A review by sarahsadiesmith
The Sorrows of an American by Siri Hustvedt

4.0

As a little person my favourite author was Roald Dahl (because sweet sweet Matilda, but also Danny the Champion of the World, The BFG, Charlie and the Chocolate Factory and pretty much all of the books he wrote) and then when I got to say 15 or so my favourite author was Zadie Smith (because White Teeth) but now as an elderly 34 year old I think Zadie is being given quite the run for her money by Siri Hustvedt. Memories of the Future was one of hers I read a few weeks ago, and it has stuck with me in the way that the special books do, this week I read (or tried to...I’ll explain in a second) another one of her books, and the subject of this review, The Sorrows of an American, and it was exactly the sort of book I love.
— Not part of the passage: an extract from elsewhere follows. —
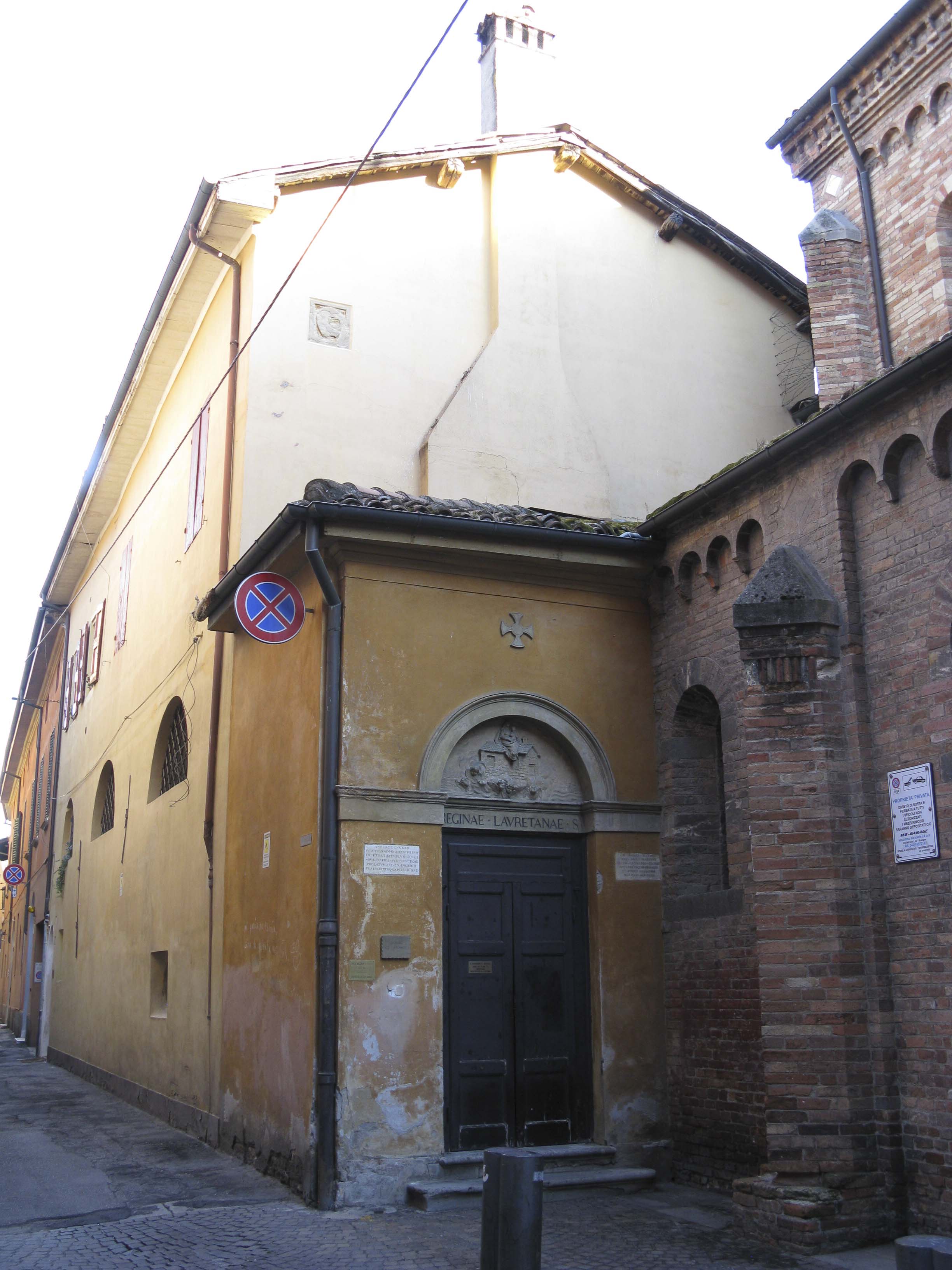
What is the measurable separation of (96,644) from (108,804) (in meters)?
2.73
I am a quick reader, and if my ability to concentrate goes a little awry in other areas I’m usually able to manage to hold steadfast with books. This week though has been too much for me, it was unsustainably bad. And it made reading very difficult,. There was an awful lot in this book at the surface that I loved, but the best parts of it, the things you need to think a little bit about I will have missed. Imagine, if you will, that you have a cold and you eat what you know is the best lasagna in the world but it doesn’t taste of anything much, on account of your compromised taste buds. Reading this week has been like eating with the cold and so it’s a book I’ll have to read again when I’m not afflicted so deeply with my usual sorts of maladies. 
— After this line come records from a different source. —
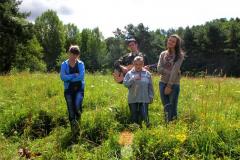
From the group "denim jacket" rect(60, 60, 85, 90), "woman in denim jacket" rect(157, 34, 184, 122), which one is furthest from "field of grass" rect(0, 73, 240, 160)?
"denim jacket" rect(60, 60, 85, 90)

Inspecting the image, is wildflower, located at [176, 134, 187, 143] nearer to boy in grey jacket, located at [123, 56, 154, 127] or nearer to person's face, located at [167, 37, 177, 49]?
boy in grey jacket, located at [123, 56, 154, 127]

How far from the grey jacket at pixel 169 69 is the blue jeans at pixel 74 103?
186cm

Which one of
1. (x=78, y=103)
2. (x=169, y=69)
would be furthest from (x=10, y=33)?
(x=169, y=69)

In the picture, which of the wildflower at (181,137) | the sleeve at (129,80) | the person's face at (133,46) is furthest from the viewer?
the person's face at (133,46)

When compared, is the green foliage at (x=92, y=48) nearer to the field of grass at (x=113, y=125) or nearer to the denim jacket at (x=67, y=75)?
the field of grass at (x=113, y=125)

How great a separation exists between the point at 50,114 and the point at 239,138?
5090 mm

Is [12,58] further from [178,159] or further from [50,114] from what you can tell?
[178,159]

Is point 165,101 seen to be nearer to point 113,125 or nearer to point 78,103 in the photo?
point 113,125

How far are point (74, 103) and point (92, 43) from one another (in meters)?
85.1

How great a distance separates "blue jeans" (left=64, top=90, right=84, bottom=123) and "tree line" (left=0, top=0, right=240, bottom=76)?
24573 millimetres

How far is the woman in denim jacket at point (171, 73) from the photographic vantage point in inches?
348

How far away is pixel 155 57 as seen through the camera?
71.4 metres

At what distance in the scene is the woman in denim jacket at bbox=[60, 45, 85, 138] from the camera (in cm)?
952

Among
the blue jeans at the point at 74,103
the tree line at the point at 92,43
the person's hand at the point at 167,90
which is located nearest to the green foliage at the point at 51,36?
the tree line at the point at 92,43
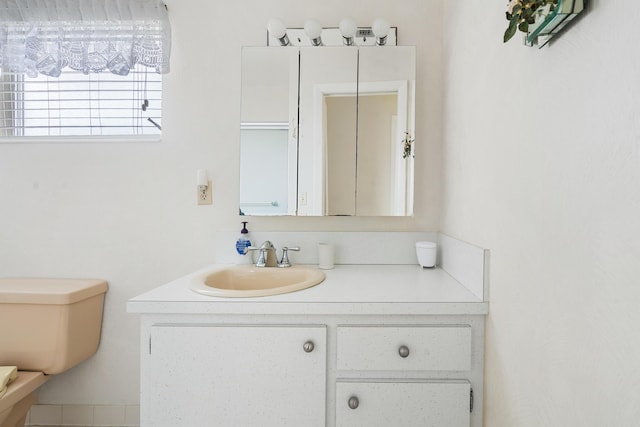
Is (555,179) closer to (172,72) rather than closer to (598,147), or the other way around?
(598,147)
Husdvedt’s books don’t sound that exciting when synopsised, to be fair they aren’t exciting, but they are so interesting in this almost introverted way, that you just have to give them a chance. There’s a patter to her writing that is almost calm. But also intelligent and wise and thought provoking. This story weaves several different threads together and deals a lot with all the things people don’t say. About memories and loss, all the trauma, and secrets and lies you carry and how psychologically distant you can be from people you are seemingly close with, “...when people are in desperate need, something falls away. The posing that’s part of the ordinary world vanishes, that How-are-you?-I’m-fine falseness.” Husdvedt is so so good in depicting human fragility, and it’s an insightful profound book, even if I only managed to have assimilated about 40% of it with my addled little brain this week.